Traviss, in this novel, gets to define the psychological existence of these people, living at the end of their world, fighting what often looks like an increasingly hopeless last resistance for decades. Her military experience informs the character of those people trying to keep themselves and their home together in not just one war but two.

How she finally reveals the plot point of what happened to Carlos in the closing days of the Pendulum Wars is one of those biting truths about war. Not everyone’s brother, who dies in a battle, died a grand heroic way, which is what Marcus was keeping from Dominic all these years. Carlos died because he made a stupid decision, got others killed in the process, and ultimately his end served no higher purpose. The only heroic thing that could be said about his final moments is he managed to not get Marcus killed as well. No one wants to find out that their loved one died in battle because they were young and did something stupid. Unfortunately, twenty-year-olds aren’t known for making the best decisions, and there were several hints along the way in the novel that Carlos wasn’t a great fit as a soldier, and was too impulsive. This story device rings depressingly real, and it wouldn’t have been as effective if Traviss gave him that more significant, more cinematic end.   


Parting thoughts:

Keeping my parting thoughts short here—I just want to acknowledge that there is a literary stigma for books such as this. Movie adaptations, and video game novel adaptations, or companion pieces, in this case, don’t usually get reviewed, or if they do—not by prominent critics. Certainly, I’m not a prominent critic myself, I write a blog that has obscurity in the name, but I question the validity of this status quo. I think it has less to do about the actual content of the story and more from the prejudice in the literary community that sees novels as a more legitimate form of storytelling.

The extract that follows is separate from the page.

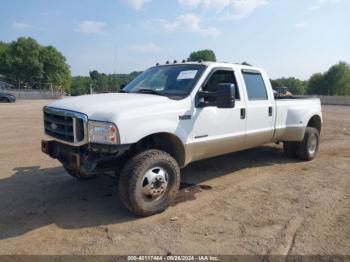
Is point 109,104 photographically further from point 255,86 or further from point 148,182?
point 255,86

There is the perception that books can be a source for other, lesser, forms of storytelling to take inspiration from and even be considered successes. Take one of my favorites, for example, “The Shawshank Redemption” it was nominated for several academy awards and was critically considered a masterpiece by more than one critic. It began its life as a short story by Stephen King, “Rita Hayworth and the Shawshank Redemption.” That all seems about right, now imagine it went the other way and was a movie first that later was adapted into a novel or short story. Would the final product still be considered an award-worthy masterpiece? Are there any stories that go opposite of that current of novel/novellas flowing into movies and are regarded as high art? Surely, there are some, I can’t think of any, but can you?   

I think this is nothing more than elitism. It’s why most people can read video game novel, and immediately, without knowing anything about the story being told, an internal voice whispers negatively about the quality—lesser.